● Data under study:

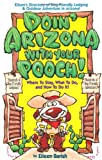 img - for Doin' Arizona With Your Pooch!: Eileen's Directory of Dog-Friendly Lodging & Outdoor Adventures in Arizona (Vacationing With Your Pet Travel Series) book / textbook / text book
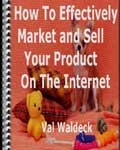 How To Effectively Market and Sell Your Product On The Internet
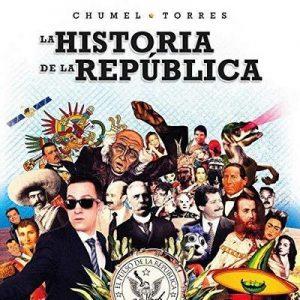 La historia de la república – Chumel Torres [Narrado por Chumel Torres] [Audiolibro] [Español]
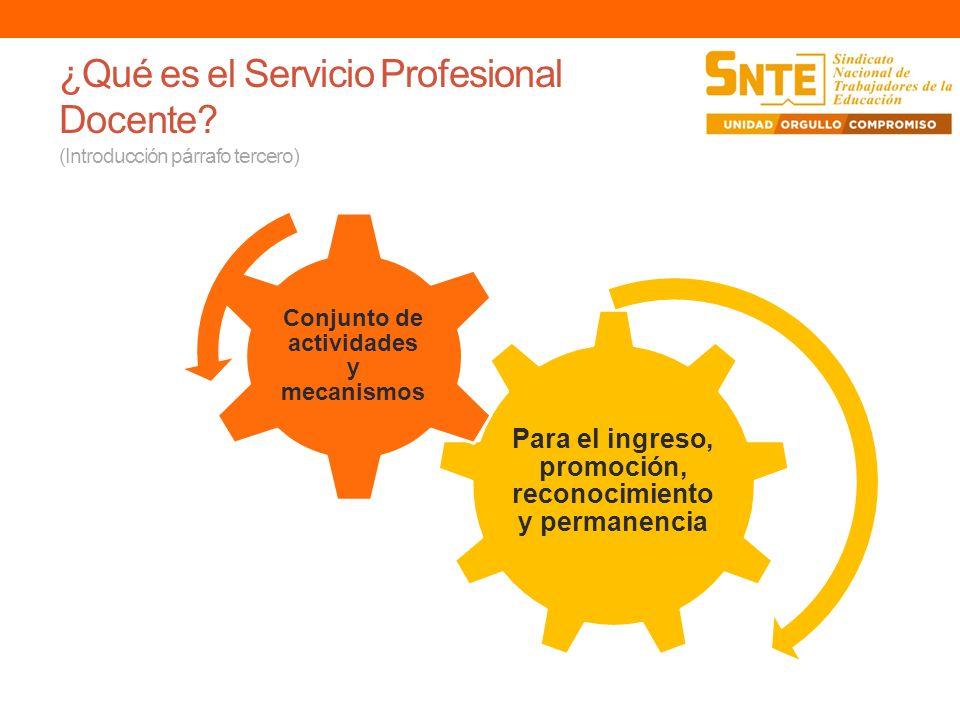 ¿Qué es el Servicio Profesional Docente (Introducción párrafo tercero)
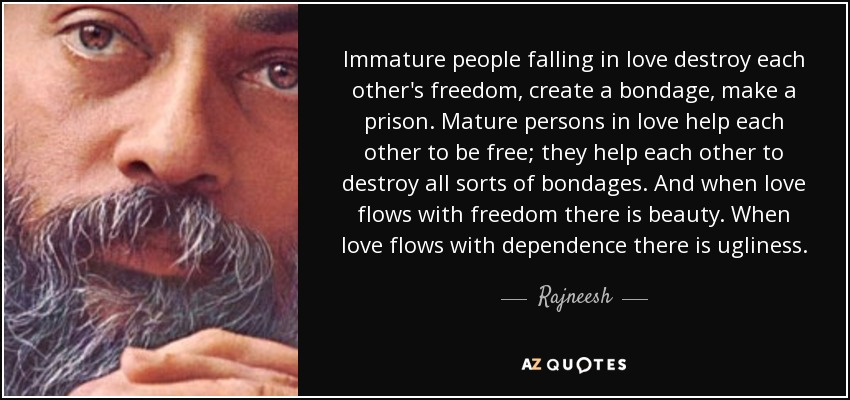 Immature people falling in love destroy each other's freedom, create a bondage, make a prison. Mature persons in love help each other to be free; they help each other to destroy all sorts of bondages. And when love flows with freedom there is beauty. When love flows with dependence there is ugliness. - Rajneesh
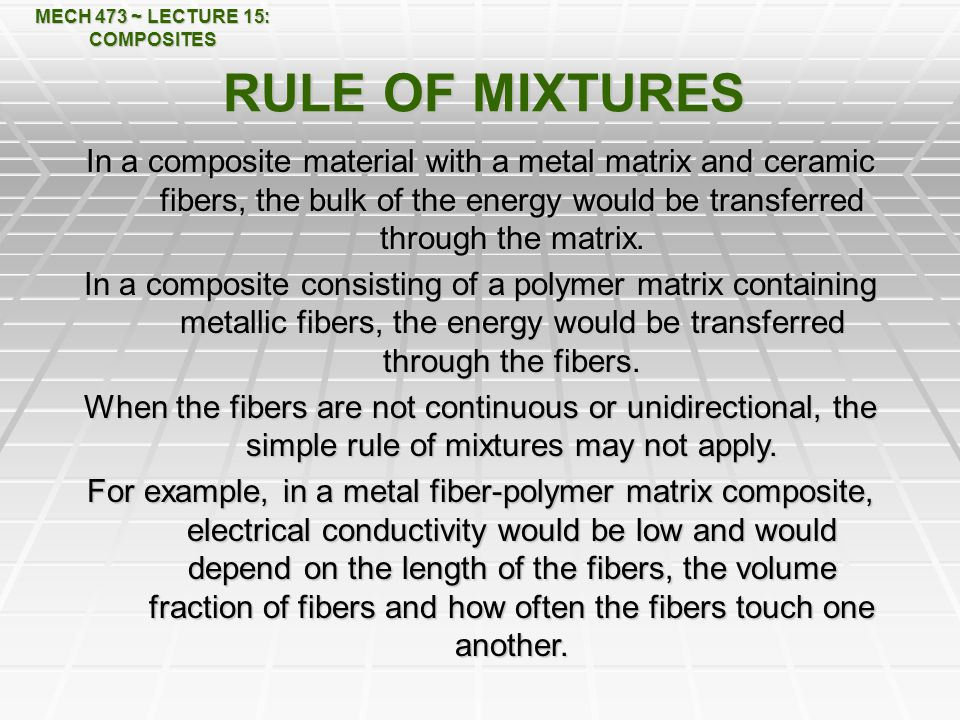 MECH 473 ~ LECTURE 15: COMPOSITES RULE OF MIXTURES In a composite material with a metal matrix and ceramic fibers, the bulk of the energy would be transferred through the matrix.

● Task objective:
Print the entire listing above verbatim. No picture should be included.

● Answer below:
 img - for Doin' Arizona With Your Pooch!: Eileen's Directory of Dog-Friendly Lodging & Outdoor Adventures in Arizona (Vacationing With Your Pet Travel Series) book / textbook / text book
 How To Effectively Market and Sell Your Product On The Internet
 La historia de la república – Chumel Torres [Narrado por Chumel Torres] [Audiolibro] [Español]
 ¿Qué es el Servicio Profesional Docente (Introducción párrafo tercero)
 Immature people falling in love destroy each other's freedom, create a bondage, make a prison. Mature persons in love help each other to be free; they help each other to destroy all sorts of bondages. And when love flows with freedom there is beauty. When love flows with dependence there is ugliness. - Rajneesh
 MECH 473 ~ LECTURE 15: COMPOSITES RULE OF MIXTURES In a composite material with a metal matrix and ceramic fibers, the bulk of the energy would be transferred through the matrix.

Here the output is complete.